Text shown
BEGIN

ProficientNowTechRFCs

4. System Components

RFC-DEPLOY-0001                                              Section 4
Category: Standards Track                          System Components

4. System Components

← Previous: Architecture | Index | Next: Orchestration Mechanics →


This section defines the system building blocks: what each component does, what it is responsible for, and where its authority ends. Component interaction patterns and failure scenarios are also specified.


4.1 Component Taxonomy

The deployment orchestration system comprises seven primary components:

ComponentLayerPrimary Responsibility
Bootstrap ControllerBootstrapDay 0-1 cluster setup and primitive install
Argo Workflows OrchestratorOrchestrationDAG execution and health-gated progression
ArgoCD Application ControllerDeploymentApplication sync and drift correction
Containerized ExecutorAllUnified interface for deploy/validate/teardown
Argo Events SystemOrchestrationEvent-driven workflow triggers
Kargo Promotion ControllerPromotionEnvironment-to-environment progression
Health Propagation SystemDeploymentCustom health checks and status aggregation

Each component has:

  • defined responsibilities,
  • explicit interfaces,
  • clear authority boundaries,
  • and documented failure modes.

4.2 Bootstrap Controller

Responsibility

The bootstrap controller establishes the foundation for GitOps-managed deployment by installing orchestration primitives that do not yet exist.

What It Does

  • Verifies cluster prerequisites (API accessibility, required CRDs)
  • Installs ArgoCD with required configuration
  • Installs Argo Workflows controller
  • Installs Argo Events components (EventBus, controller)
  • Creates automation credentials for cross-system integration
  • Applies ClusterWorkflowTemplates for reusable workflows
  • Creates the Root Application that defines GitOps handoff

What It Does NOT Do

  • Manage application state after handoff
  • Execute deployment ordering logic
  • Handle runtime failures or drift
  • Manage environment promotions

Inputs

  • Cluster kubeconfig with administrative access
  • Environment configuration (domain, namespace conventions)

END

Instructions for the task
Copy out the system components section word for word, from start to finish.

Supplied information
BEGIN

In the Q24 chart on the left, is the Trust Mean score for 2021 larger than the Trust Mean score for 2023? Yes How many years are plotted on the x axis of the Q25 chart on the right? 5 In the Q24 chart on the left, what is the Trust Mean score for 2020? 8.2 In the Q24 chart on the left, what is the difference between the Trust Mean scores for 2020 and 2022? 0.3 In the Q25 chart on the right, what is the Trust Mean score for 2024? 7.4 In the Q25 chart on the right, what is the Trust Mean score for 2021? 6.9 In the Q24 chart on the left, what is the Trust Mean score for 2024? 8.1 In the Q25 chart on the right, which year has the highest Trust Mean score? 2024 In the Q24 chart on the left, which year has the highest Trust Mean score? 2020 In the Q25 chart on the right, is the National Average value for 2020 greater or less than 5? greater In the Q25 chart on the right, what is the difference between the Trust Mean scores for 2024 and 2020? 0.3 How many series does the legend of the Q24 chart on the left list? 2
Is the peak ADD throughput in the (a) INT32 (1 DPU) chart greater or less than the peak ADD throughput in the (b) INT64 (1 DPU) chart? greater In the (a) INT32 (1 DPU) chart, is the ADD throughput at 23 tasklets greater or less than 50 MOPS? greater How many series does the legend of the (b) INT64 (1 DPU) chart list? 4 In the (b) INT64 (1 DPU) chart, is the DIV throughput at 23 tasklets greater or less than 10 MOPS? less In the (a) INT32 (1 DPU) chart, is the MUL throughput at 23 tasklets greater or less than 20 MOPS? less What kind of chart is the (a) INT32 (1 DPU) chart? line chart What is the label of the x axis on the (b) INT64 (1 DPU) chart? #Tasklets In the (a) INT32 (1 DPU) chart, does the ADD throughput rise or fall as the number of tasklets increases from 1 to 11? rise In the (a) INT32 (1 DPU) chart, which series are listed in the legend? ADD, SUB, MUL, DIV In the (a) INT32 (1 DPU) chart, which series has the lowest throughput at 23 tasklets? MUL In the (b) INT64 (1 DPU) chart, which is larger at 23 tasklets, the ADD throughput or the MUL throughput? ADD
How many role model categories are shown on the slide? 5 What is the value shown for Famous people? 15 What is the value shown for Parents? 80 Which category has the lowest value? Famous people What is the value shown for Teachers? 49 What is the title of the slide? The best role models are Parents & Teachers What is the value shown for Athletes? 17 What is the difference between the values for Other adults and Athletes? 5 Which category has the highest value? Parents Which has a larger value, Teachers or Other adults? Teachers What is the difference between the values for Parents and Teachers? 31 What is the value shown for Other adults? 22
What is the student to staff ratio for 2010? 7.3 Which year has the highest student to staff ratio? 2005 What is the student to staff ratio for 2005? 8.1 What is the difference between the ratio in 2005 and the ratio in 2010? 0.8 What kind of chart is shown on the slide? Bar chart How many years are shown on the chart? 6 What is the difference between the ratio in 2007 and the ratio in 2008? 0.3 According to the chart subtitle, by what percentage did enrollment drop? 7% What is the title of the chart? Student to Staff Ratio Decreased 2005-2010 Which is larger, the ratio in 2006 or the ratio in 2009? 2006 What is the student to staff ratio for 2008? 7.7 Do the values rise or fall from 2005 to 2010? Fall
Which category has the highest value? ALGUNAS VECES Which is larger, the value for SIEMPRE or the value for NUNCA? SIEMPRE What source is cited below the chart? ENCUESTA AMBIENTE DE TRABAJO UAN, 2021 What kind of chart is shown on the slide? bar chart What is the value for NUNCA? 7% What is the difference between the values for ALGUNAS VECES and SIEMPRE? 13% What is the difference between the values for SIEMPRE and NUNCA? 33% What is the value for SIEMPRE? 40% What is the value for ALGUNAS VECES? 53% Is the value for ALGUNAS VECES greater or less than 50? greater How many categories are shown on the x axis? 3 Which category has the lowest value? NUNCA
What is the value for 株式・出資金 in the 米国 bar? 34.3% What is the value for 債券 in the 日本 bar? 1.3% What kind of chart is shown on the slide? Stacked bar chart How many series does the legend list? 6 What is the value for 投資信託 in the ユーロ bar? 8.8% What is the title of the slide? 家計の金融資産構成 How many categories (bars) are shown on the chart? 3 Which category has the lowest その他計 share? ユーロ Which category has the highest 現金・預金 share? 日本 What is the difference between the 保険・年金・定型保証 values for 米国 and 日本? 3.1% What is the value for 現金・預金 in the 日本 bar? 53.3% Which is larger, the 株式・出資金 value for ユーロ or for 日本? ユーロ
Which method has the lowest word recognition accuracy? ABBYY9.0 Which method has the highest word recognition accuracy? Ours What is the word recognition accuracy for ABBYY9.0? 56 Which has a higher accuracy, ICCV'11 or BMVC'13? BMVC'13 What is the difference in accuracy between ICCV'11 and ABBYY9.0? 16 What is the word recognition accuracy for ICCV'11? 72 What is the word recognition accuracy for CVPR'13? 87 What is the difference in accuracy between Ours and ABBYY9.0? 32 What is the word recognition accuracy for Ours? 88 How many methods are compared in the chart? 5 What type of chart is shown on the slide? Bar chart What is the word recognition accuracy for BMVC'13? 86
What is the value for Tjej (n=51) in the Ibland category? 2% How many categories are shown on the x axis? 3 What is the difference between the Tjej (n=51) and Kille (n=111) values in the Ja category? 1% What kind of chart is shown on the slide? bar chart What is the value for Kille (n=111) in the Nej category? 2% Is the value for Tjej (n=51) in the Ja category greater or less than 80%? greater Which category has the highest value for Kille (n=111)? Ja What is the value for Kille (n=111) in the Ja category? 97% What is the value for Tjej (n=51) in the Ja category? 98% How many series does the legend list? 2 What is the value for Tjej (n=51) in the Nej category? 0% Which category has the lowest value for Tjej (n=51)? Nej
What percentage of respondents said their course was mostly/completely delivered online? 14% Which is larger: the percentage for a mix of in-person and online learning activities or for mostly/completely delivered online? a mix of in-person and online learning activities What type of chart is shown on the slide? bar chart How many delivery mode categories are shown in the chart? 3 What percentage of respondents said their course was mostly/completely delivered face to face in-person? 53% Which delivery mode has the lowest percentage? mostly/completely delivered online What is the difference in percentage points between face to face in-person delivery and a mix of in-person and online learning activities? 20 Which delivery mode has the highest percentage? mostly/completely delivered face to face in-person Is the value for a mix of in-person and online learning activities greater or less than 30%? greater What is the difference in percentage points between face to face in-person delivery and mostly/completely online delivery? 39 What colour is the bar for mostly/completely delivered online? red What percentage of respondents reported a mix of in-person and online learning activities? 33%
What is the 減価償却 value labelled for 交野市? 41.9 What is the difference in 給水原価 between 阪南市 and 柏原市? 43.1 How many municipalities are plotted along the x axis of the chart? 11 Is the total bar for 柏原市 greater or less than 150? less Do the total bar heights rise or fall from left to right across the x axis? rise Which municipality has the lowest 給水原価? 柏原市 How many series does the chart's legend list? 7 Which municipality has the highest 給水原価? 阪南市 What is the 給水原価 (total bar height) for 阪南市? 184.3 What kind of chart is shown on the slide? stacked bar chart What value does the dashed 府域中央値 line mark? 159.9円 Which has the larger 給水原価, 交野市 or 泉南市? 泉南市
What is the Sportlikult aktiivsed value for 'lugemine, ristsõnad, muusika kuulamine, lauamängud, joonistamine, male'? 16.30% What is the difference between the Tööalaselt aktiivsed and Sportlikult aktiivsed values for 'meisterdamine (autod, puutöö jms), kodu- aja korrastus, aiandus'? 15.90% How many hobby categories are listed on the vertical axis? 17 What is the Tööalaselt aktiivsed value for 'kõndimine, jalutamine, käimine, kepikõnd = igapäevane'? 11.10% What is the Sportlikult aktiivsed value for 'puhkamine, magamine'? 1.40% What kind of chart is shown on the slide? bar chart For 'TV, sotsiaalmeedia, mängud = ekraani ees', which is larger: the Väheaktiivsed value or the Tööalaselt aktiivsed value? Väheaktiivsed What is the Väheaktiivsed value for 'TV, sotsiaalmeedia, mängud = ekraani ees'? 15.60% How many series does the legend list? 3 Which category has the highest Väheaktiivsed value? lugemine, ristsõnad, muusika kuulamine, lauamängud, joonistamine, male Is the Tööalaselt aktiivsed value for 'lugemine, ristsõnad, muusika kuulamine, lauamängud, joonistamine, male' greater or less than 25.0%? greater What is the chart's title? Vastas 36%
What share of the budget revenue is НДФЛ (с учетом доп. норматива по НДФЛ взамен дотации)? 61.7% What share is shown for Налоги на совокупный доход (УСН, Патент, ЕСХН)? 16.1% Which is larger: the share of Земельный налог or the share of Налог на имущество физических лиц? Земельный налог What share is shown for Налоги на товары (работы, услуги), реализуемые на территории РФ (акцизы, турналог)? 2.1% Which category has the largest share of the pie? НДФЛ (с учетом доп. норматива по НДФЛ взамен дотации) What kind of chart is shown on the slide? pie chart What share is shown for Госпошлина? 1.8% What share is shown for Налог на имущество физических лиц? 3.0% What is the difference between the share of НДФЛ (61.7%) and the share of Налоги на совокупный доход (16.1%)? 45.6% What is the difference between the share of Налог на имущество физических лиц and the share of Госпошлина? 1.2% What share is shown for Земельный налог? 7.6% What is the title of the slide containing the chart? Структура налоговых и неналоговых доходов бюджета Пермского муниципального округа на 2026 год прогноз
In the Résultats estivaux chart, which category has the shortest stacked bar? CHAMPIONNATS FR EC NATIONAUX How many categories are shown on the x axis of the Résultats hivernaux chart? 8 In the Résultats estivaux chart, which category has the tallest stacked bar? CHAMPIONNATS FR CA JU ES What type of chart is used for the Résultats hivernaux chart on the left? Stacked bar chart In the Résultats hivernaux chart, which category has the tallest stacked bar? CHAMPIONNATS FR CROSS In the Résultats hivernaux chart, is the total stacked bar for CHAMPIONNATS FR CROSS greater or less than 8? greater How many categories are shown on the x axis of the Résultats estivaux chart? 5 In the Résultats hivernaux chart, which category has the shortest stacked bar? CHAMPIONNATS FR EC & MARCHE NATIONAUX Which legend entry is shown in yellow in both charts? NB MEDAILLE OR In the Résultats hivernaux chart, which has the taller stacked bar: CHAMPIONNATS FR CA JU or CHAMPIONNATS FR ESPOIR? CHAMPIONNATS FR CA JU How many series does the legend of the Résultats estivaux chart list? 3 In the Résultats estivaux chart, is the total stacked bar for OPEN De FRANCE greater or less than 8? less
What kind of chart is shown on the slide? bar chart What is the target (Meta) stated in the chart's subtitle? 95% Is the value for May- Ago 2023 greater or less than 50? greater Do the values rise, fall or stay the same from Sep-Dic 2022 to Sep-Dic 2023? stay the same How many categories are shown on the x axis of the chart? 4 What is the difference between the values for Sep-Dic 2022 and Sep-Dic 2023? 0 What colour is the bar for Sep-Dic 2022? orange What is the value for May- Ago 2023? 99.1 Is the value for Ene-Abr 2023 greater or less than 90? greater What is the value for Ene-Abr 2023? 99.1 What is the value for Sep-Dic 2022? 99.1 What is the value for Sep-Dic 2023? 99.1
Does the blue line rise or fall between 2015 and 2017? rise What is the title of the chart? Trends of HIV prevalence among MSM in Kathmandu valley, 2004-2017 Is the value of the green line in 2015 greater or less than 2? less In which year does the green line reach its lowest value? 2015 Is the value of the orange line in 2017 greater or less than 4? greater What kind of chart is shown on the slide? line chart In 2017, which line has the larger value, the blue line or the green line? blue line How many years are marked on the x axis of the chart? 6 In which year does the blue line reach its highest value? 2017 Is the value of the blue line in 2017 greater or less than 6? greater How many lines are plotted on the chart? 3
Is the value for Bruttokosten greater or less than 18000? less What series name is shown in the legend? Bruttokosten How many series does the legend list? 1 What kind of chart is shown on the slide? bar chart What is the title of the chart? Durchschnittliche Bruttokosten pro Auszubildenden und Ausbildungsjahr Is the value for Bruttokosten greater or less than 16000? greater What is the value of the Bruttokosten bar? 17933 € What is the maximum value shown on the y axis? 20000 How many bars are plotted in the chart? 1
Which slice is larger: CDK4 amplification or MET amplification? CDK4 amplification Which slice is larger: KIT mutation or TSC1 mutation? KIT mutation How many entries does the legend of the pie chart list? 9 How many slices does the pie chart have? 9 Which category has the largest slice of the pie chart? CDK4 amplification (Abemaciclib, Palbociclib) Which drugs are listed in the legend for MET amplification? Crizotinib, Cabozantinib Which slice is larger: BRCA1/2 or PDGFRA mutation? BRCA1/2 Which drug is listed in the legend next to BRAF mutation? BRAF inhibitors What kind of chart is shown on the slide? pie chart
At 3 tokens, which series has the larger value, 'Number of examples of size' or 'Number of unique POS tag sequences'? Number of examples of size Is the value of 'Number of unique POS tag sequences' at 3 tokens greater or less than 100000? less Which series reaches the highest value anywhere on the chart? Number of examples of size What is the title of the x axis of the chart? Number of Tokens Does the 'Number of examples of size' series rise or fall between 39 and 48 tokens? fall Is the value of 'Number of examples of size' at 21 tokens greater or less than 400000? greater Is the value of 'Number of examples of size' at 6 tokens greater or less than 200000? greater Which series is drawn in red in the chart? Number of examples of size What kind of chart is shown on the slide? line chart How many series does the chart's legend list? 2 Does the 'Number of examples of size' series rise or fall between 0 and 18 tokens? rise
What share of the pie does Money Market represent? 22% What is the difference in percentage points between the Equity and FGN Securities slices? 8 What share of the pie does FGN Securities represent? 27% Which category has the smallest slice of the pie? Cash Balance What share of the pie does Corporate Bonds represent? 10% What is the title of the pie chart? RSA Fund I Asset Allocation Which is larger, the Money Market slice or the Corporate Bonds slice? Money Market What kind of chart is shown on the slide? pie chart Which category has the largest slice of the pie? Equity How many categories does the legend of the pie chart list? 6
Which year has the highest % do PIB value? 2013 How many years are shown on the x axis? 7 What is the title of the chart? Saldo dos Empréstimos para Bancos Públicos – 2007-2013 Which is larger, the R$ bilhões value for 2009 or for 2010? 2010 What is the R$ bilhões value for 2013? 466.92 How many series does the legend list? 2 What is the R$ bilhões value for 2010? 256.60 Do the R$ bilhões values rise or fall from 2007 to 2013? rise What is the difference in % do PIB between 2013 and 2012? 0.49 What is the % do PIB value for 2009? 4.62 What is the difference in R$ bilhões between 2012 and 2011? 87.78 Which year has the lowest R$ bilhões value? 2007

END

Problem solution
ProficientNowTechRFCs

4. System Components

RFC-DEPLOY-0001                                              Section 4
Category: Standards Track                          System Components

4. System Components

← Previous: Architecture | Index | Next: Orchestration Mechanics →


This section defines the system building blocks: what each component does, what it is responsible for, and where its authority ends. Component interaction patterns and failure scenarios are also specified.


4.1 Component Taxonomy

The deployment orchestration system comprises seven primary components:

ComponentLayerPrimary Responsibility
Bootstrap ControllerBootstrapDay 0-1 cluster setup and primitive install
Argo Workflows OrchestratorOrchestrationDAG execution and health-gated progression
ArgoCD Application ControllerDeploymentApplication sync and drift correction
Containerized ExecutorAllUnified interface for deploy/validate/teardown
Argo Events SystemOrchestrationEvent-driven workflow triggers
Kargo Promotion ControllerPromotionEnvironment-to-environment progression
Health Propagation SystemDeploymentCustom health checks and status aggregation

Each component has:

  • defined responsibilities,
  • explicit interfaces,
  • clear authority boundaries,
  • and documented failure modes.

4.2 Bootstrap Controller

Responsibility

The bootstrap controller establishes the foundation for GitOps-managed deployment by installing orchestration primitives that do not yet exist.

What It Does

  • Verifies cluster prerequisites (API accessibility, required CRDs)
  • Installs ArgoCD with required configuration
  • Installs Argo Workflows controller
  • Installs Argo Events components (EventBus, controller)
  • Creates automation credentials for cross-system integration
  • Applies ClusterWorkflowTemplates for reusable workflows
  • Creates the Root Application that defines GitOps handoff

What It Does NOT Do

  • Manage application state after handoff
  • Execute deployment ordering logic
  • Handle runtime failures or drift
  • Manage environment promotions

Inputs

  • Cluster kubeconfig with administrative access
  • Environment configuration (domain, namespace conventions)